Start of RECORDED INFORMATION

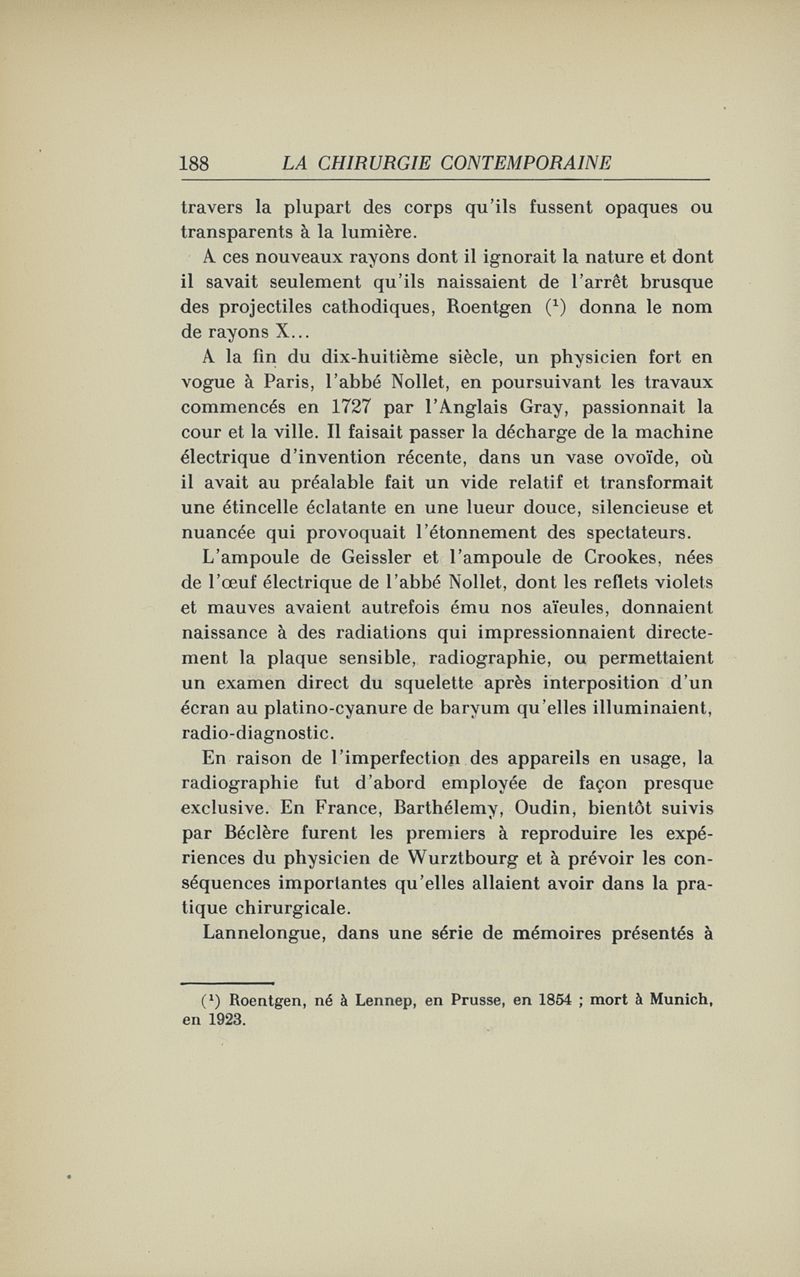 188 LA CHIRURGIE CONTEMPORAINE

travers la plupart des corps qu'ils fussent opaques ou transparents à la lumière.

A ces nouveaux rayons dont il ignorait la nature et dont il savait seulement qu'ils naissaient de l'arrêt brusque des projectiles cathodiques, Roentgen ($^1$) donna le nom de rayons X...

A la fin du dix-huitième siècle, un physicien fort en vogue à Paris, l'abbé Nollet, en poursuivant les travaux commencés en 1727 par l'Anglais Gray, passionnait la cour et la ville. Il faisait passer la décharge de la machine électrique d'invention récente, dans un vase ovoïde, où il avait au préalable fait un vide relatif et transformait une étincelle éclatante en une lueur douce, silencieuse et nuancée qui provoquait l'étonnement des spectateurs.

L'ampoule de Geissler et l'ampoule de Crookes, nées de l'œuf électrique de l'abbé Nollet, dont les reflets violets et mauves avaient autrefois ému nos aïeules, donnaient naissance à des radiations qui impressionnaient directement la plaque sensible, radiographie, ou permettaient un examen direct du squelette après interposition d'un écran au platino-cyanure de baryum qu'elles illuminaient, radio-diagnostic.

En raison de l'imperfection des appareils en usage, la radiographie fut d'abord employée de façon presque exclusive. En France, Barthélemy, Oudin, bientôt suivis par Béclère furent les premiers à reproduire les expériences du physicien de Wurztbourg et à prévoir les conséquences importantes qu'elles allaient avoir dans la pratique chirurgicale.

Lannelongue, dans une série de mémoires présentés à

($^1$) Roentgen, né à Lennep, en Prusse, en 1854 ; mort à Munich, en 1923.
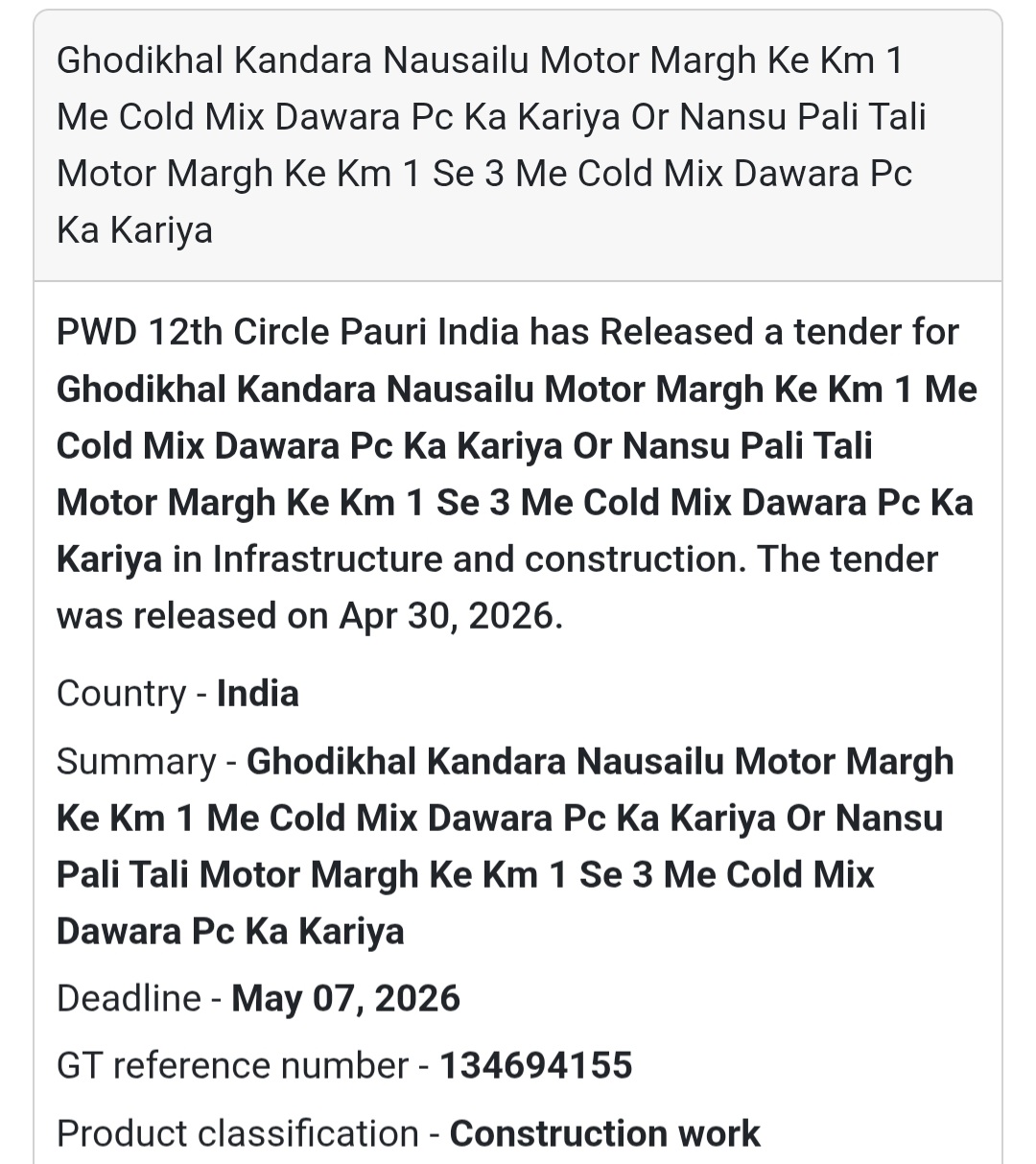 Ghodikhal Kandara Nausailu Motor Margh Ke Km 1 Me Cold Mix Dawara Pc Ka Kariya Or Nansu Pali Tali Motor Margh Ke Km 1 Se 3 Me Cold Mix Dawara Pc Ka Kariya

PWD 12th Circle Pauri India has Released a tender for Ghodikhal Kandara Nausailu Motor Margh Ke Km 1 Me Cold Mix Dawara Pc Ka Kariya Or Nansu Pali Tali Motor Margh Ke Km 1 Se 3 Me Cold Mix Dawara Pc Ka Kariya in Infrastructure and construction. The tender was released on Apr 30, 2026.

Country - India

Summary - Ghodikhal Kandara Nausailu Motor Margh Ke Km 1 Me Cold Mix Dawara Pc Ka Kariya Or Nansu Pali Tali Motor Margh Ke Km 1 Se 3 Me Cold Mix Dawara Pc Ka Kariya

Deadline - May 07, 2026

GT reference number - 134694155

Product classification - Construction work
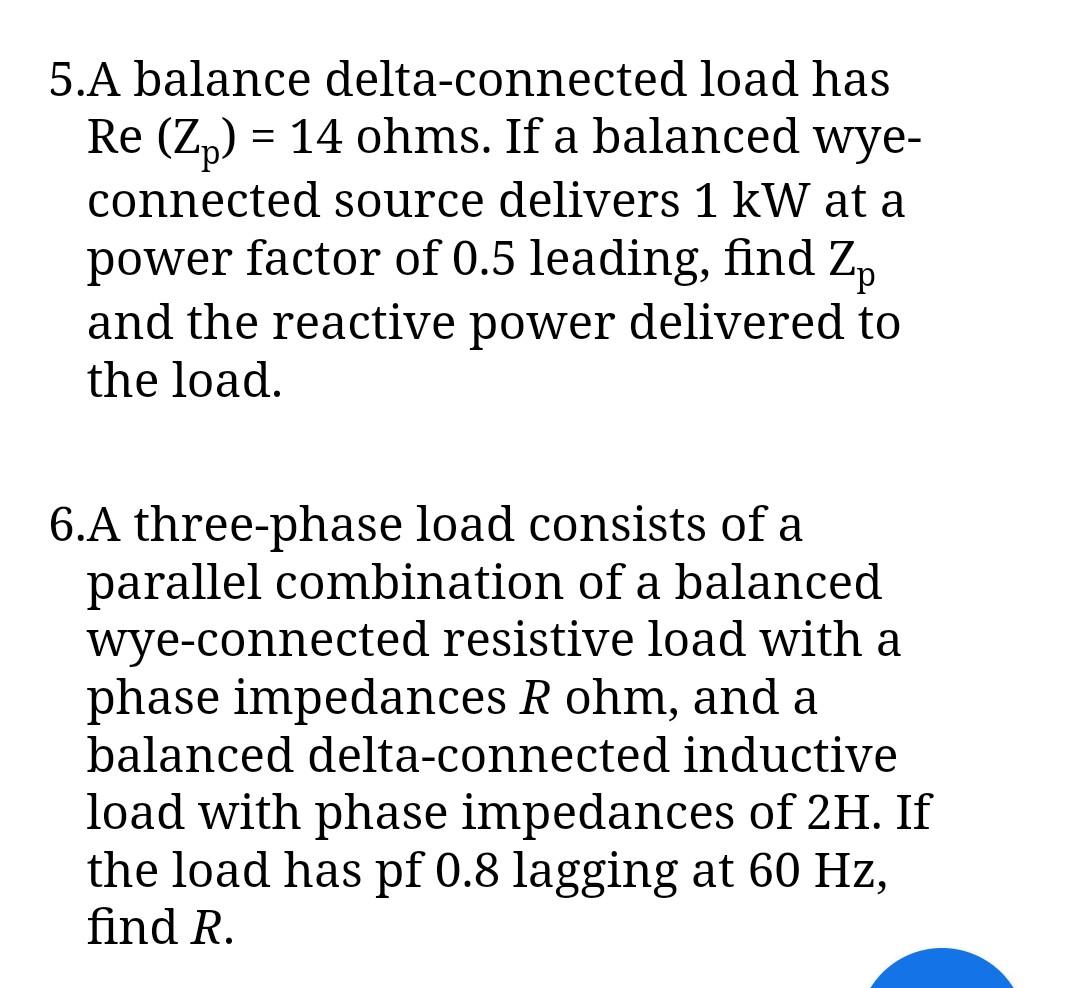 5.A balance delta-connected load has Re ($Z_p$) = 14 ohms. If a balanced wye-connected source delivers 1 kW at a power factor of 0.5 leading, find $Z_p$ and the reactive power delivered to the load.

6.A three-phase load consists of a parallel combination of a balanced wye-connected resistive load with a phase impedances $R$ ohm, and a balanced delta-connected inductive load with phase impedances of 2H. If the load has pf 0.8 lagging at 60 Hz, find $R$.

End of RECORDED INFORMATION

Pictures stay out; the data above is to be returned exactly.

 188 LA CHIRURGIE CONTEMPORAINE

travers la plupart des corps qu'ils fussent opaques ou transparents à la lumière.

A ces nouveaux rayons dont il ignorait la nature et dont il savait seulement qu'ils naissaient de l'arrêt brusque des projectiles cathodiques, Roentgen ($^1$) donna le nom de rayons X...

A la fin du dix-huitième siècle, un physicien fort en vogue à Paris, l'abbé Nollet, en poursuivant les travaux commencés en 1727 par l'Anglais Gray, passionnait la cour et la ville. Il faisait passer la décharge de la machine électrique d'invention récente, dans un vase ovoïde, où il avait au préalable fait un vide relatif et transformait une étincelle éclatante en une lueur douce, silencieuse et nuancée qui provoquait l'étonnement des spectateurs.

L'ampoule de Geissler et l'ampoule de Crookes, nées de l'œuf électrique de l'abbé Nollet, dont les reflets violets et mauves avaient autrefois ému nos aïeules, donnaient naissance à des radiations qui impressionnaient directement la plaque sensible, radiographie, ou permettaient un examen direct du squelette après interposition d'un écran au platino-cyanure de baryum qu'elles illuminaient, radio-diagnostic.

En raison de l'imperfection des appareils en usage, la radiographie fut d'abord employée de façon presque exclusive. En France, Barthélemy, Oudin, bientôt suivis par Béclère furent les premiers à reproduire les expériences du physicien de Wurztbourg et à prévoir les conséquences importantes qu'elles allaient avoir dans la pratique chirurgicale.

Lannelongue, dans une série de mémoires présentés à

($^1$) Roentgen, né à Lennep, en Prusse, en 1854 ; mort à Munich, en 1923.
 Ghodikhal Kandara Nausailu Motor Margh Ke Km 1 Me Cold Mix Dawara Pc Ka Kariya Or Nansu Pali Tali Motor Margh Ke Km 1 Se 3 Me Cold Mix Dawara Pc Ka Kariya

PWD 12th Circle Pauri India has Released a tender for Ghodikhal Kandara Nausailu Motor Margh Ke Km 1 Me Cold Mix Dawara Pc Ka Kariya Or Nansu Pali Tali Motor Margh Ke Km 1 Se 3 Me Cold Mix Dawara Pc Ka Kariya in Infrastructure and construction. The tender was released on Apr 30, 2026.

Country - India

Summary - Ghodikhal Kandara Nausailu Motor Margh Ke Km 1 Me Cold Mix Dawara Pc Ka Kariya Or Nansu Pali Tali Motor Margh Ke Km 1 Se 3 Me Cold Mix Dawara Pc Ka Kariya

Deadline - May 07, 2026

GT reference number - 134694155

Product classification - Construction work
 5.A balance delta-connected load has Re ($Z_p$) = 14 ohms. If a balanced wye-connected source delivers 1 kW at a power factor of 0.5 leading, find $Z_p$ and the reactive power delivered to the load.

6.A three-phase load consists of a parallel combination of a balanced wye-connected resistive load with a phase impedances $R$ ohm, and a balanced delta-connected inductive load with phase impedances of 2H. If the load has pf 0.8 lagging at 60 Hz, find $R$.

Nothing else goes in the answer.